Pope dokumentiert im Folgenden die Predigt bei der Messe in Tallinn im Wortlaut und in offizieller deutscher Übersetzung.

APOSTOLISCHE REISE NACH ESTLAND

 

Homilie des Heiligen Vaters

 

Eucharistiefeier

(Tallinn, Platz der Freiheit, 25. September 2018)

Wenn wir in der ersten Lesung von der Ankunft des Volkes Israel – es ist bereits frei von der Knechtschaft in Ägypten – am Berg Sinai hören (vgl. Ex 19,1), kann man nicht umhin, an euch als Volk zu denken; man kann nicht umhin, an die ganze estnische Nation und an alle baltischen Länder zu denken. Wie solltet ihr euch nicht an die „Singende Revolution“ erinnern oder an die Menschenkette von zwei Millionen Personen von hier bis nach Vilnius [„Baltischer Weg“]? Ihr kennt die Kämpfe für die Freiheit und könnt euch mit diesem Volk identifizieren. Es wird uns also gut tun zu hören, was Gott dem Mose sagt, um zu verstehen, was er uns als Volk sagt.

Das Volk, das am Sinai ankommt, ist ein Volk, das schon die Liebe seines Gottes gesehen hat, die sich in Wundern und machtvollen Taten gezeigt hat; es ist ein Volk, das entscheidet, einen Bund der Liebe zu schließen, da Gott es zuerst geliebt und ihm diese Liebe zum Ausdruck gebracht hat.
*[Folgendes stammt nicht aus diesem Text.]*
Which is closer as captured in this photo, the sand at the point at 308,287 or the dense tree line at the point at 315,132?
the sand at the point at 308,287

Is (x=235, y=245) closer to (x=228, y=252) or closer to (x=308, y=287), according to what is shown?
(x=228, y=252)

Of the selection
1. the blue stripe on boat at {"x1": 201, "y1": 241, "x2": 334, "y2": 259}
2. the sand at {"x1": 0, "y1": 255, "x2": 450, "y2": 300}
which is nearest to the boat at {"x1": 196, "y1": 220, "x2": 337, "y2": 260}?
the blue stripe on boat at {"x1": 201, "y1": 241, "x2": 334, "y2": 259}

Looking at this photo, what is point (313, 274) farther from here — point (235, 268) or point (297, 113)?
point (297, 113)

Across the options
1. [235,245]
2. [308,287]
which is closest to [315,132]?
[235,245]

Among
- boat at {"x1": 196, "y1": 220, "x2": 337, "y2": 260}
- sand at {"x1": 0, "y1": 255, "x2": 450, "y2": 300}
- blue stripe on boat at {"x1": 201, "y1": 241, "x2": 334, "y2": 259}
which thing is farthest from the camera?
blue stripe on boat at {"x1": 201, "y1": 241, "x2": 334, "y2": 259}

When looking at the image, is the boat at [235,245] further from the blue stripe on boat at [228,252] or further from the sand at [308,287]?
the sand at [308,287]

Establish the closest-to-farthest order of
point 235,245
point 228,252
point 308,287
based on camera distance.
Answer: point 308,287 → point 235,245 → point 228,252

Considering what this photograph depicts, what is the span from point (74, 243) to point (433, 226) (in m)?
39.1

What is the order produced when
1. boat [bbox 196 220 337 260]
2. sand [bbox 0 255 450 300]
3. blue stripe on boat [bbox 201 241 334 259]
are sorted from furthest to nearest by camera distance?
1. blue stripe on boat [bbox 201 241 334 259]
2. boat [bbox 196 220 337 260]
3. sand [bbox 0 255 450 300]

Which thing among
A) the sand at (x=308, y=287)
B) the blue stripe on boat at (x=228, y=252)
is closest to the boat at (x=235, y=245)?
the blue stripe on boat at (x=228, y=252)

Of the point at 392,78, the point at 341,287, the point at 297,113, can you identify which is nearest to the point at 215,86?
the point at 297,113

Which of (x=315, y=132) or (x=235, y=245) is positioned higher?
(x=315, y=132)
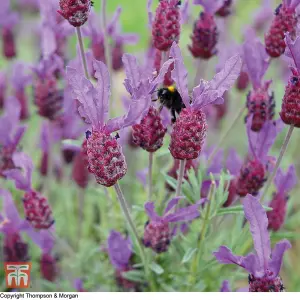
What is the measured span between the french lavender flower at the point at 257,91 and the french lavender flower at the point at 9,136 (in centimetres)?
64

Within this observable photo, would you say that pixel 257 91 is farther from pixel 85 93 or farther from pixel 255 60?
A: pixel 85 93

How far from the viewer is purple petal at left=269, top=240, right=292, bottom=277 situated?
103 centimetres

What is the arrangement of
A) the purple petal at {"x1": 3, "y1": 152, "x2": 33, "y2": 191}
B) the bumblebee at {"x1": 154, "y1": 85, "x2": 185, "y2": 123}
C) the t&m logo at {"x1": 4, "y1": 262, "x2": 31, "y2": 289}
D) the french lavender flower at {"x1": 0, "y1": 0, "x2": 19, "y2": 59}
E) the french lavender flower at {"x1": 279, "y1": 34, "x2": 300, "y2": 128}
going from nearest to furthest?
the french lavender flower at {"x1": 279, "y1": 34, "x2": 300, "y2": 128} → the bumblebee at {"x1": 154, "y1": 85, "x2": 185, "y2": 123} → the purple petal at {"x1": 3, "y1": 152, "x2": 33, "y2": 191} → the t&m logo at {"x1": 4, "y1": 262, "x2": 31, "y2": 289} → the french lavender flower at {"x1": 0, "y1": 0, "x2": 19, "y2": 59}

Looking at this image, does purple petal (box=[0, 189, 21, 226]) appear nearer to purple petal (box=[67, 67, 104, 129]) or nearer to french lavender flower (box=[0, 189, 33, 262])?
french lavender flower (box=[0, 189, 33, 262])

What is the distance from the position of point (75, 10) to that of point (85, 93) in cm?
25

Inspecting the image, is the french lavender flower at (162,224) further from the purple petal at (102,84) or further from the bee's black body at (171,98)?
the purple petal at (102,84)

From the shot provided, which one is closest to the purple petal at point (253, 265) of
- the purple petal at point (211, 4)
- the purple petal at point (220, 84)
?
the purple petal at point (220, 84)

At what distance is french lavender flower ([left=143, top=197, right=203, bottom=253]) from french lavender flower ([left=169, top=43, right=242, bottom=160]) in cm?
20

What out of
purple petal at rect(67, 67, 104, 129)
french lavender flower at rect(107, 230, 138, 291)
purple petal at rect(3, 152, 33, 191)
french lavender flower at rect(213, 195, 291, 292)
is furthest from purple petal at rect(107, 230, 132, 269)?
purple petal at rect(67, 67, 104, 129)

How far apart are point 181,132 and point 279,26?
411mm

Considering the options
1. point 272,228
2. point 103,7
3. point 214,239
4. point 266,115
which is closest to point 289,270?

Es ist nicht gezwungen, Gott möchte, dass es frei ist. Wenn wir sagen, dass wir Christen sind, wenn wir einen Lebensstil ergreifen, dann machen wir es ohne Zwänge, es ist kein Tausch, bei dem wir etwas tun, wenn Gott etwas tut. Vor allem aber wissen wir, dass Gottes Angebot uns nichts nimmt; im Gegenteil, er führt uns zur Fülle und bestärkt alle Bestrebungen des Menschen. Einige halten sich für frei, wenn sie ohne Gott oder von ihm getrennt leben. Sie merken nicht, dass sie so als Waise durch dieses Leben gehen, ohne ein Zuhause, zu dem sie zurückkehren können. »Sie hören auf, Pilger zu sein, und werden zu Umherirrenden, die immer um sich selbst kreisen, ohne je an ein Ziel zu gelangen« (Apostolisches Schreiben Evangelii gaudium, 170).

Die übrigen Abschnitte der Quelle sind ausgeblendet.